Sermons

Summary: Paul is a fascinating person in the life of the early church. This sermon is part of an introduction to the book of Galatians, focusing on the uniqueness of Paul’s conversion to Jesus Christ.

18Then after three years, I went up to Jerusalem to get acquainted with Peter and stayed with him fifteen days. 19I saw none of the other apostles—only James, the Lord’s brother. 20I assure you before God that what I am writing you is no lie. 21Later I went to Syria and Cilicia. 22I was personally unknown to the churches of Judea that are in Christ. 23They only heard the report: "The man who formerly persecuted us is now preaching the faith he once tried to destroy." 24And they praised God because of me. NIV

Paul morphed from being the Christian faith’s worst persecutor to being its greatest defender. Paul writes to the Galatians who lived in what is now Turkey. (My brother’s widow, Karen, as it happens, is working on an archeological dig in Turkey as we speak...in the same region of the Galatian church!).

Paul writes because the church he had planted years earlier is being threatened. It is being threatened by those for whom the simplicity of the gospel was a stumbling block, to those for whom the grace of God, seen in the free gift of salvation, was an impediment, in their minds, to really following God.

Let’s look at today’s passage more closely:

11I want you to know, brothers, that the gospel I preached is not something that man made up. 12I did not receive it from any man, nor was I taught it; rather, I received it by revelation from Jesus Christ. 13For you have heard of my previous way of life in Judaism, how intensely I persecuted the church of God and tried to destroy it.

Paul is responding to things that he had got wind of since planting the church in Galatia. The church had been built on the rock of the gospel of God’s grace in Jesus Christ…that Jesus had lived and died to reconcile the world to God, that salvation was an act of God’s grace, that by faith and faith alone one had access to this grace.

But since Paul had left to plant churches elsewhere, some had come into the Galatian church and were preaching that the gospel Paul preached was too simple. They said that in order to truly be saved one had to follow the law of Moses, including circumcision.

In other words, some were teaching that in order to access the grace of God and to be saved, it was necessary to engage in other works…to do things to qualify oneself to be saved.

We just watched how it was that Paul, then Saul, while on the way to even further persecuting the church, was met by Jesus on the road to Damascus. Paul had not been among the original disciples.

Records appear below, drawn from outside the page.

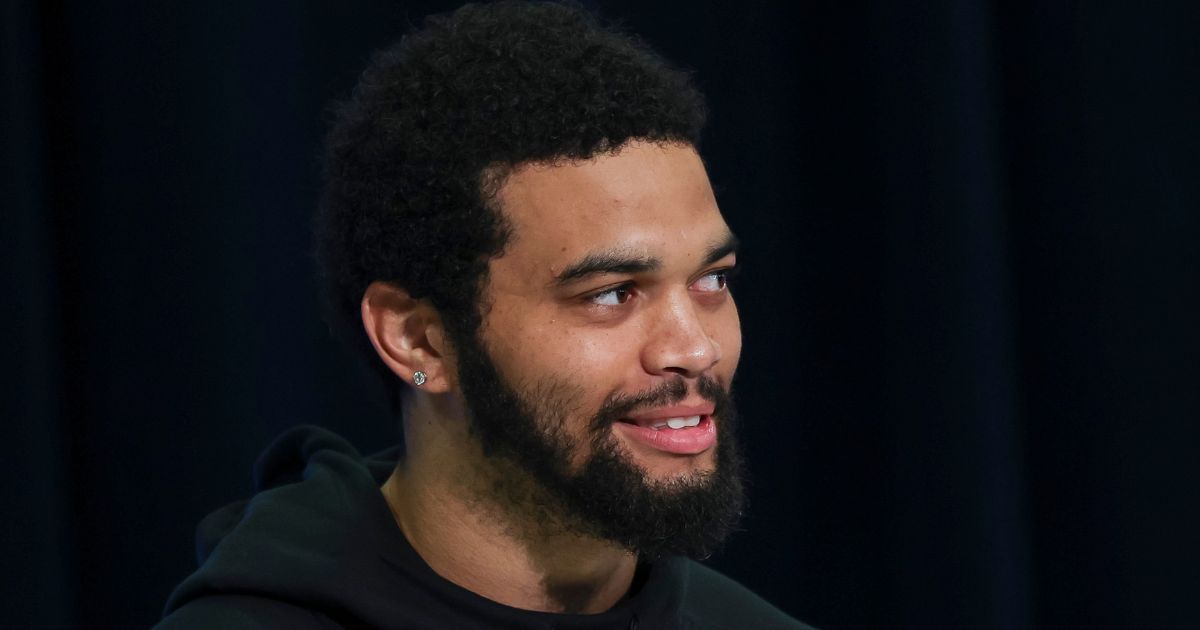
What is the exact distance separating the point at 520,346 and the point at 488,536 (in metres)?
0.20

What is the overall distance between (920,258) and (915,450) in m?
0.27

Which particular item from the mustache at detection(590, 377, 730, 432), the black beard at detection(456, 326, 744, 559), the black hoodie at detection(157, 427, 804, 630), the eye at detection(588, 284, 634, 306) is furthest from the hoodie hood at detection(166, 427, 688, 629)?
the eye at detection(588, 284, 634, 306)

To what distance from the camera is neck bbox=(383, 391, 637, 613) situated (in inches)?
59.7

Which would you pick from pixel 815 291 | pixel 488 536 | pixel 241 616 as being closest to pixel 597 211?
pixel 488 536

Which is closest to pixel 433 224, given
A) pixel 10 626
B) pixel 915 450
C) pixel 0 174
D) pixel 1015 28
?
pixel 0 174

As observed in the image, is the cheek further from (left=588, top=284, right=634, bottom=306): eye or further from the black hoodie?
the black hoodie

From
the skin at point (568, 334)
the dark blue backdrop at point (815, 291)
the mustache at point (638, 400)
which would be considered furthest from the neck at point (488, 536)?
the dark blue backdrop at point (815, 291)

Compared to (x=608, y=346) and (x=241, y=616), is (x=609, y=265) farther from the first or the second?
(x=241, y=616)

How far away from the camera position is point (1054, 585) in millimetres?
2250

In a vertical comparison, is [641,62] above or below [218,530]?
above

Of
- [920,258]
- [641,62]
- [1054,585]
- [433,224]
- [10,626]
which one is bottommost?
[1054,585]

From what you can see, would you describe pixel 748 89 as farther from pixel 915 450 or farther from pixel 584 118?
pixel 584 118

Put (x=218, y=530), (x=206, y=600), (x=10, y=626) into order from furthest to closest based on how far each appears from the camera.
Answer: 1. (x=10, y=626)
2. (x=218, y=530)
3. (x=206, y=600)

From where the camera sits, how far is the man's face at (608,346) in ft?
4.73
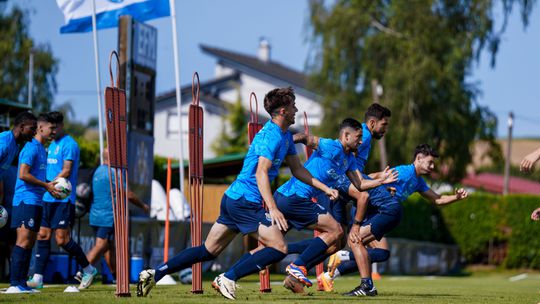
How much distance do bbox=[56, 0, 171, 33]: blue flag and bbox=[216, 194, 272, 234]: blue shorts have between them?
10254mm

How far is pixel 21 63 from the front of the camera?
45.5 metres

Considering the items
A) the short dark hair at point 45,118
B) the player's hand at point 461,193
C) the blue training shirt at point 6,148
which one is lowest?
the player's hand at point 461,193

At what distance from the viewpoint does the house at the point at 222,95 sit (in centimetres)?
6088

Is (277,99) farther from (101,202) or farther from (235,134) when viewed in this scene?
(235,134)

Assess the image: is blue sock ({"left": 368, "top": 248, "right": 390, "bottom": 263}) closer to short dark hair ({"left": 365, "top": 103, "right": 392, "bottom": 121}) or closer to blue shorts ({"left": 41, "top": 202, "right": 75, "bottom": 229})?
short dark hair ({"left": 365, "top": 103, "right": 392, "bottom": 121})

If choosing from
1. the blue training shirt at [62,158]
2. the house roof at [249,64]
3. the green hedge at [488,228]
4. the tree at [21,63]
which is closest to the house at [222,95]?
the house roof at [249,64]

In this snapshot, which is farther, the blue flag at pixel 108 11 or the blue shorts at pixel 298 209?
the blue flag at pixel 108 11

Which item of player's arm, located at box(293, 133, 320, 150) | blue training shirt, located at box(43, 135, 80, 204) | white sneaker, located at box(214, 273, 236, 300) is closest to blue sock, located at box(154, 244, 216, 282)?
white sneaker, located at box(214, 273, 236, 300)

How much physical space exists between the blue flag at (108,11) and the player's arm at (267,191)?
10508 mm

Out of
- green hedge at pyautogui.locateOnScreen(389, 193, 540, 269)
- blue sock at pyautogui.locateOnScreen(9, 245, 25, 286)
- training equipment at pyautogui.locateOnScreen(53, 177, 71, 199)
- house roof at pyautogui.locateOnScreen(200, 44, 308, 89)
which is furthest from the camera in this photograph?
house roof at pyautogui.locateOnScreen(200, 44, 308, 89)

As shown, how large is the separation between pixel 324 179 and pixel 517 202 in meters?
25.7

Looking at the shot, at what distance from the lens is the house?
60875mm

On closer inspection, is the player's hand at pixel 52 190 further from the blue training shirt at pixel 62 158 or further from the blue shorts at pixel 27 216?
the blue training shirt at pixel 62 158

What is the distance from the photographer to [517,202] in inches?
1433
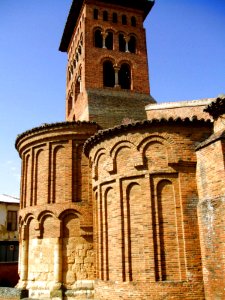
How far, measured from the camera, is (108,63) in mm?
19719

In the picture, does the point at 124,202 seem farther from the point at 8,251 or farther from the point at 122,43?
the point at 8,251

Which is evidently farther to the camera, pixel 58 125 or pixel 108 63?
pixel 108 63

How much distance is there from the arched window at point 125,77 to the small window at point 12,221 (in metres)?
17.9

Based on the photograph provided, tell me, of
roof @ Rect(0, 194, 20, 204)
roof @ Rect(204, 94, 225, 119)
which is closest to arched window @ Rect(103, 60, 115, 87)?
roof @ Rect(204, 94, 225, 119)

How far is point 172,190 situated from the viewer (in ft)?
34.1

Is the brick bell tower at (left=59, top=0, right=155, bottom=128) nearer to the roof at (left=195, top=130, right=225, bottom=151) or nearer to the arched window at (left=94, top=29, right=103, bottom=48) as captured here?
the arched window at (left=94, top=29, right=103, bottom=48)

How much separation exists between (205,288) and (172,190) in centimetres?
290

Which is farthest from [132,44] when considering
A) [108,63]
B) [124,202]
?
[124,202]

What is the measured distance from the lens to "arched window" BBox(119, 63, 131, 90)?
19.7 metres

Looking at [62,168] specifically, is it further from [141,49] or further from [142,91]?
[141,49]

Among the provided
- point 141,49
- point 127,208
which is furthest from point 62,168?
point 141,49

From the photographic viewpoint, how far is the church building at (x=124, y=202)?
9609mm

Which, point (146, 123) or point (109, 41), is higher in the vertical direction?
point (109, 41)

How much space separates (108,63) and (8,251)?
1735 cm
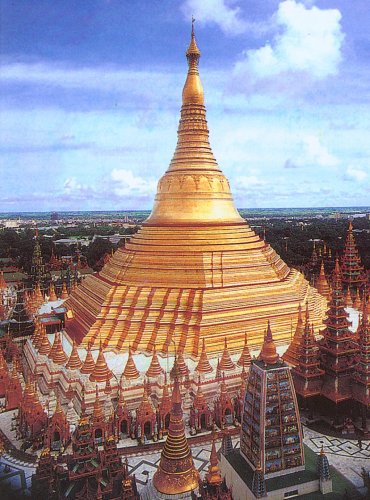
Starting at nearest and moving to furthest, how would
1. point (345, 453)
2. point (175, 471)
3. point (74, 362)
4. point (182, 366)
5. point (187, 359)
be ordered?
1. point (175, 471)
2. point (345, 453)
3. point (182, 366)
4. point (74, 362)
5. point (187, 359)

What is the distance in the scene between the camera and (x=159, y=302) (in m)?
19.3

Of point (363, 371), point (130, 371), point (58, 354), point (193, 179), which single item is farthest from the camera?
point (193, 179)

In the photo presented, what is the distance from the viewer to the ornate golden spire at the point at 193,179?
22.1 metres

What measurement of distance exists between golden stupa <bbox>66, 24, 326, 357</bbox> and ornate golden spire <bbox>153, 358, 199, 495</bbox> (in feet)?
23.1

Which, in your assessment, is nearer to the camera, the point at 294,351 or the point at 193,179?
the point at 294,351

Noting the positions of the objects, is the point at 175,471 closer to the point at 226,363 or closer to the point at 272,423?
the point at 272,423

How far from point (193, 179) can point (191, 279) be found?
5.43m

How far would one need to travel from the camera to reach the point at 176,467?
10.2 meters

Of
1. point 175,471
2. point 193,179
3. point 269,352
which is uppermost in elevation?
point 193,179

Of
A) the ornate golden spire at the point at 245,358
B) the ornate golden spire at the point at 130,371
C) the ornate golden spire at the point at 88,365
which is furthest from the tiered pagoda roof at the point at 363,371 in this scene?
the ornate golden spire at the point at 88,365

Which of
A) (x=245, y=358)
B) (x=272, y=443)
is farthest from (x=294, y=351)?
(x=272, y=443)

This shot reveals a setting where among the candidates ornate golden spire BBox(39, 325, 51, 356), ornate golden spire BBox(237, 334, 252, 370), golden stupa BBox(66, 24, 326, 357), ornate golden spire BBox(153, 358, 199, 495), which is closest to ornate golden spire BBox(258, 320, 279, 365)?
ornate golden spire BBox(153, 358, 199, 495)

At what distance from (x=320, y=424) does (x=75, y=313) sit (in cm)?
1254

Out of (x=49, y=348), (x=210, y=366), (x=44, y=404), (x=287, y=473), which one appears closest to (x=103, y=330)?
(x=49, y=348)
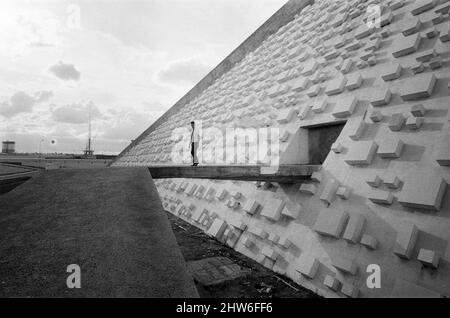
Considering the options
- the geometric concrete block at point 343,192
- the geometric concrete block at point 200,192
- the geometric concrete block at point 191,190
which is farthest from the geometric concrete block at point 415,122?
the geometric concrete block at point 191,190

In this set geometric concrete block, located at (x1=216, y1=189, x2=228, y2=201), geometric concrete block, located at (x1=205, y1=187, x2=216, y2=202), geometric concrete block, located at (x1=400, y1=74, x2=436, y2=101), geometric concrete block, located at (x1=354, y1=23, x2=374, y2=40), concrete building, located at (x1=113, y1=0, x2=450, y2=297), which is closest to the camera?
concrete building, located at (x1=113, y1=0, x2=450, y2=297)

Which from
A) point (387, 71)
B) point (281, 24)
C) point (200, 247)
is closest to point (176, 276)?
point (200, 247)

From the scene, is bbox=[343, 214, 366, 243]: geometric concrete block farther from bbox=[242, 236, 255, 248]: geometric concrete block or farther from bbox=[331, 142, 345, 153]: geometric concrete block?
bbox=[242, 236, 255, 248]: geometric concrete block

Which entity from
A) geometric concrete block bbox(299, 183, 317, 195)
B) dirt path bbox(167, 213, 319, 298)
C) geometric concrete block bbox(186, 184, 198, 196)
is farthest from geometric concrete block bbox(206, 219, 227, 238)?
geometric concrete block bbox(299, 183, 317, 195)

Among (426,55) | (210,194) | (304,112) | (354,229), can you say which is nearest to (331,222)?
(354,229)

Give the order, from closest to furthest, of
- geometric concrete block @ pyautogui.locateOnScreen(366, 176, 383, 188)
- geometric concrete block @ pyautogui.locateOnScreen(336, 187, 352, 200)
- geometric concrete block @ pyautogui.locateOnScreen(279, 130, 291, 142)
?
1. geometric concrete block @ pyautogui.locateOnScreen(366, 176, 383, 188)
2. geometric concrete block @ pyautogui.locateOnScreen(336, 187, 352, 200)
3. geometric concrete block @ pyautogui.locateOnScreen(279, 130, 291, 142)

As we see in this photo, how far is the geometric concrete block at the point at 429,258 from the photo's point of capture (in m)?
2.29

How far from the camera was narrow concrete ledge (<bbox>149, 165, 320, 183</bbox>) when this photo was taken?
3.69 m

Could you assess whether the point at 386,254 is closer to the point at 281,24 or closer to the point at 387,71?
the point at 387,71

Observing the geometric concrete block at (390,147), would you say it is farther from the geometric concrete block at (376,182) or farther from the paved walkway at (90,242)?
the paved walkway at (90,242)

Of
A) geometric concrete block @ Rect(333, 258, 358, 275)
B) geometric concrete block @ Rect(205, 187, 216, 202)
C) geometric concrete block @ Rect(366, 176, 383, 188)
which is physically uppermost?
geometric concrete block @ Rect(366, 176, 383, 188)

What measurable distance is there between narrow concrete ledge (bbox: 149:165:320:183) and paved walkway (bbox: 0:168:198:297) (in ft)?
3.02

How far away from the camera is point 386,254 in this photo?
104 inches
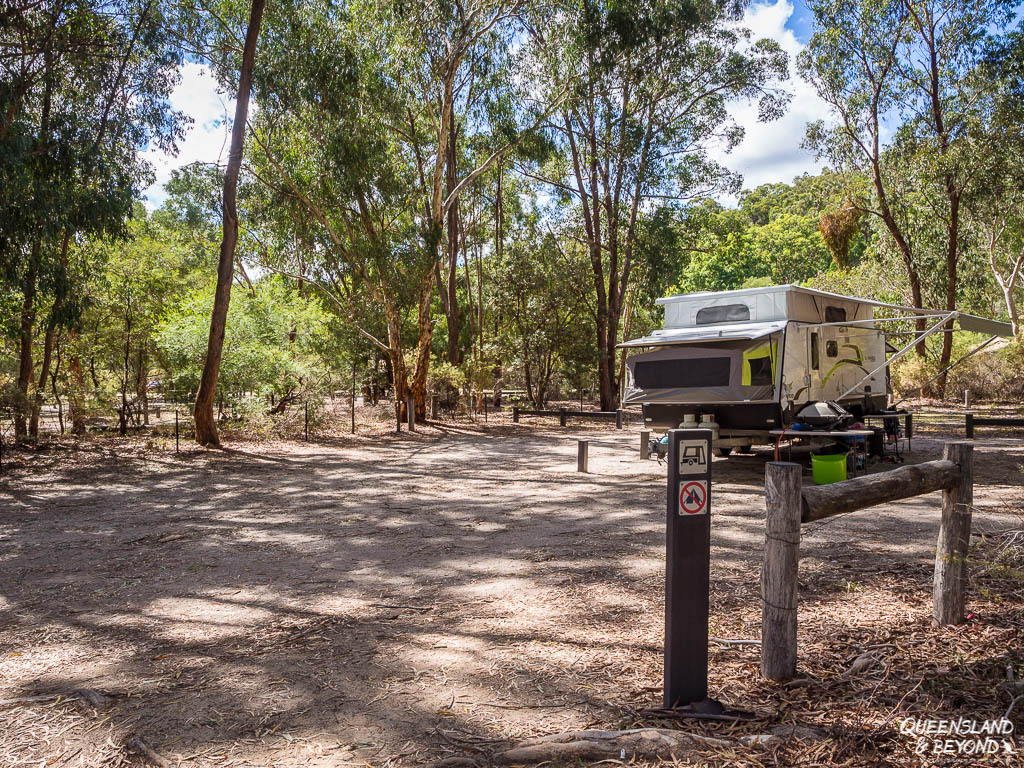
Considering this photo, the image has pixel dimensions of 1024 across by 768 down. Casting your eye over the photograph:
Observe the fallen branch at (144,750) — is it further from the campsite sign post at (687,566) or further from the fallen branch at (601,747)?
the campsite sign post at (687,566)

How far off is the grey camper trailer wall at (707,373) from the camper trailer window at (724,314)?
1.05 meters

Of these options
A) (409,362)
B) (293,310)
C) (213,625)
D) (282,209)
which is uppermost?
(282,209)

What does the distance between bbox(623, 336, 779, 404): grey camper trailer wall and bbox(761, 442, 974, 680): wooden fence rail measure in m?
5.98

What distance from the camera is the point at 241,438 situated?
16672 millimetres

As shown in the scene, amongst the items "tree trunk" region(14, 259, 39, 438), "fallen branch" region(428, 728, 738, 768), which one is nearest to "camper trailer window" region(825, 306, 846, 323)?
"fallen branch" region(428, 728, 738, 768)

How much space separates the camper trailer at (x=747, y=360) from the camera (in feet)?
33.0

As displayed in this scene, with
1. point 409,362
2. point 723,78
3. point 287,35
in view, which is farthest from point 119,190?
point 723,78

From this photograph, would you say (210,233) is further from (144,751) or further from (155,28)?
(144,751)

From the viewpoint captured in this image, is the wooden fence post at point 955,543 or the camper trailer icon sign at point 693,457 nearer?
the camper trailer icon sign at point 693,457

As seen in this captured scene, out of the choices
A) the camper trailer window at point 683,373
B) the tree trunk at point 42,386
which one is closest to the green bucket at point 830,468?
the camper trailer window at point 683,373

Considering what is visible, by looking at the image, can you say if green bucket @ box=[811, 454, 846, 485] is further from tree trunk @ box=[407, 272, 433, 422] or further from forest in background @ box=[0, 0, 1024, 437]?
tree trunk @ box=[407, 272, 433, 422]

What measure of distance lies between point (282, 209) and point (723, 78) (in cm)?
1560

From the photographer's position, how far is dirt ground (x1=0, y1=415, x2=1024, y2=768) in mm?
2971

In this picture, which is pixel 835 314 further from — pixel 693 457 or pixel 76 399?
pixel 76 399
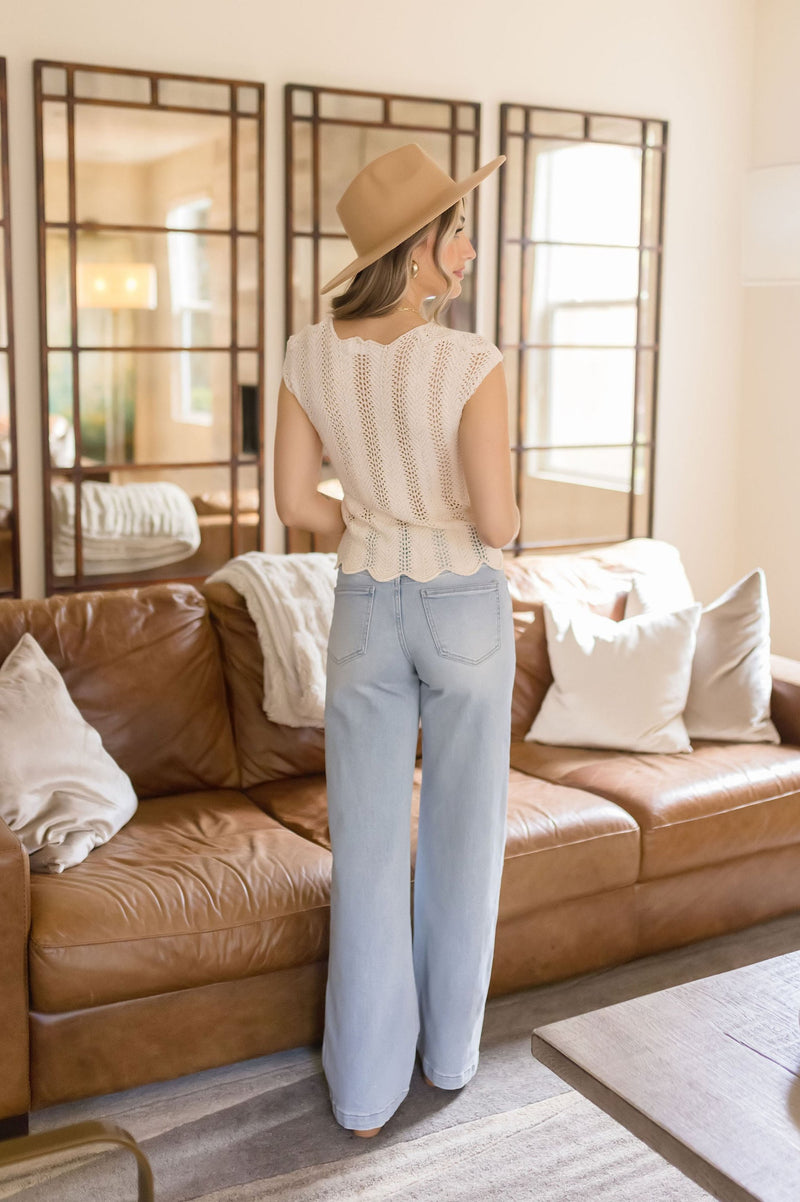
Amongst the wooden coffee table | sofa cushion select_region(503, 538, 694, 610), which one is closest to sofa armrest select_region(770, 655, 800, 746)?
sofa cushion select_region(503, 538, 694, 610)

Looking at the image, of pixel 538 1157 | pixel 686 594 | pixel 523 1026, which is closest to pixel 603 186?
pixel 686 594

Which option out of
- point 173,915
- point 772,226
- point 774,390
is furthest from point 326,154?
point 173,915

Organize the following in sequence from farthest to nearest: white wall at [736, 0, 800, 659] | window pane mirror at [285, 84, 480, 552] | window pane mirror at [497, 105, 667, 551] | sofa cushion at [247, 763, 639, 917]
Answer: white wall at [736, 0, 800, 659], window pane mirror at [497, 105, 667, 551], window pane mirror at [285, 84, 480, 552], sofa cushion at [247, 763, 639, 917]

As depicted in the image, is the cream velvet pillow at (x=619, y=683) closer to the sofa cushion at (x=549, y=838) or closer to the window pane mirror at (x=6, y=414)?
the sofa cushion at (x=549, y=838)

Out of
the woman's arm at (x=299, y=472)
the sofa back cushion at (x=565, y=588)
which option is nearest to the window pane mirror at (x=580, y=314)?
the sofa back cushion at (x=565, y=588)

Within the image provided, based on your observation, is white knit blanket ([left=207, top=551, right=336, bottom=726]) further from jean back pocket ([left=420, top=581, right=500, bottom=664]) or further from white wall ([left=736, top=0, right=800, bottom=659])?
white wall ([left=736, top=0, right=800, bottom=659])

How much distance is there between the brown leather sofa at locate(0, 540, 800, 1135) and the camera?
7.16ft

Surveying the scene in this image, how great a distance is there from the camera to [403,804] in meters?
2.16

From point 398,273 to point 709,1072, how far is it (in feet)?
4.22

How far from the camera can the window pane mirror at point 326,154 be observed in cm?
370

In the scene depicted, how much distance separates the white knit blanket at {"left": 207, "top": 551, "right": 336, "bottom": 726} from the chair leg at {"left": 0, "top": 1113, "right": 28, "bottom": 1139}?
104cm

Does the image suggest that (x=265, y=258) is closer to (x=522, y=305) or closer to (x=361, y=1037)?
(x=522, y=305)

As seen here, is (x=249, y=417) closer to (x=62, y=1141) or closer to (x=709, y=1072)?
(x=709, y=1072)

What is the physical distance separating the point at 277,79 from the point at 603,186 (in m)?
1.21
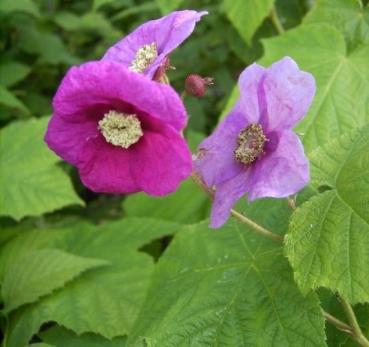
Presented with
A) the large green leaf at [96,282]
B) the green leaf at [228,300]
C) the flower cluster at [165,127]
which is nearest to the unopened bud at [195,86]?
the flower cluster at [165,127]

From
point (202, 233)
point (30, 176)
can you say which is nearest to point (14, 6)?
point (30, 176)

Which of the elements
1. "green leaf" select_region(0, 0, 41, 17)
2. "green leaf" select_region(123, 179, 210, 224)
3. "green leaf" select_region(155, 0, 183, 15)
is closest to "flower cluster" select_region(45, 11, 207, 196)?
"green leaf" select_region(155, 0, 183, 15)

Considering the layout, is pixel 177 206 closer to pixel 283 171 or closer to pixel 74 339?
pixel 74 339

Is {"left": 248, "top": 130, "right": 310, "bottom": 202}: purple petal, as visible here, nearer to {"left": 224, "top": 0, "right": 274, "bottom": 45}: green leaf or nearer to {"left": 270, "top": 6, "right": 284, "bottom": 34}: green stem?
{"left": 224, "top": 0, "right": 274, "bottom": 45}: green leaf

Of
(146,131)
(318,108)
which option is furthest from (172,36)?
(318,108)

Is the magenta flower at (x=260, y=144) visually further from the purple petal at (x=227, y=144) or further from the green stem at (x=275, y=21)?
the green stem at (x=275, y=21)

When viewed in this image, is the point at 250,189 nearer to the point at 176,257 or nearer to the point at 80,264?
the point at 176,257

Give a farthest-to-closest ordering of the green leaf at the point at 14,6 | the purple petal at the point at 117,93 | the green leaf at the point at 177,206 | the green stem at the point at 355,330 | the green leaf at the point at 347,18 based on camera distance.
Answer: the green leaf at the point at 14,6, the green leaf at the point at 177,206, the green leaf at the point at 347,18, the green stem at the point at 355,330, the purple petal at the point at 117,93
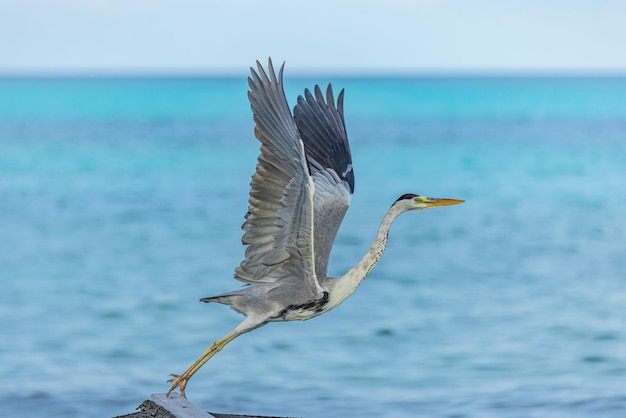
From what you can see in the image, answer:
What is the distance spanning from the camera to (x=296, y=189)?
695 cm

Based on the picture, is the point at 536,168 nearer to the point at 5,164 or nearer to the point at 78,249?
the point at 5,164

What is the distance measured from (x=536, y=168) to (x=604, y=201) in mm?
9442

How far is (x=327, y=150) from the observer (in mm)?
8172

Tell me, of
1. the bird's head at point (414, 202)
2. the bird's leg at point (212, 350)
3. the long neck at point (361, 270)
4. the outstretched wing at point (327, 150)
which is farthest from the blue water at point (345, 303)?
the bird's head at point (414, 202)

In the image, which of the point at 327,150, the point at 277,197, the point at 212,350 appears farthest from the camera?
the point at 327,150

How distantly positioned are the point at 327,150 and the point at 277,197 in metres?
1.16

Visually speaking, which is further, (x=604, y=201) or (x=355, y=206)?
(x=604, y=201)

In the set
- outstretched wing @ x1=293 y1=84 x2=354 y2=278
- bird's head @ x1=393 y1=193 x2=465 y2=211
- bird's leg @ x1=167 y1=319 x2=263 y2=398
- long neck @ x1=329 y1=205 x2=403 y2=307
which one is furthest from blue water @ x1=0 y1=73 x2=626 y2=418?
bird's head @ x1=393 y1=193 x2=465 y2=211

During the time of Jesus’ public ministry, in fact, Paul had been in training and, as he says in 1:14, he “was advancing in Judaism beyond many Jews of my own age and was extremely zealous for the traditions of my fathers”.

So, Paul had not heard Jesus’ teaching directly, had not seen His miracles, had not had any previous encounter with Jesus during Jesus’ public ministry.

All that he knew of Jesus came from direct revelation. And what he learned from Jesus was the precise opposite of all that he had previously believed and lived by.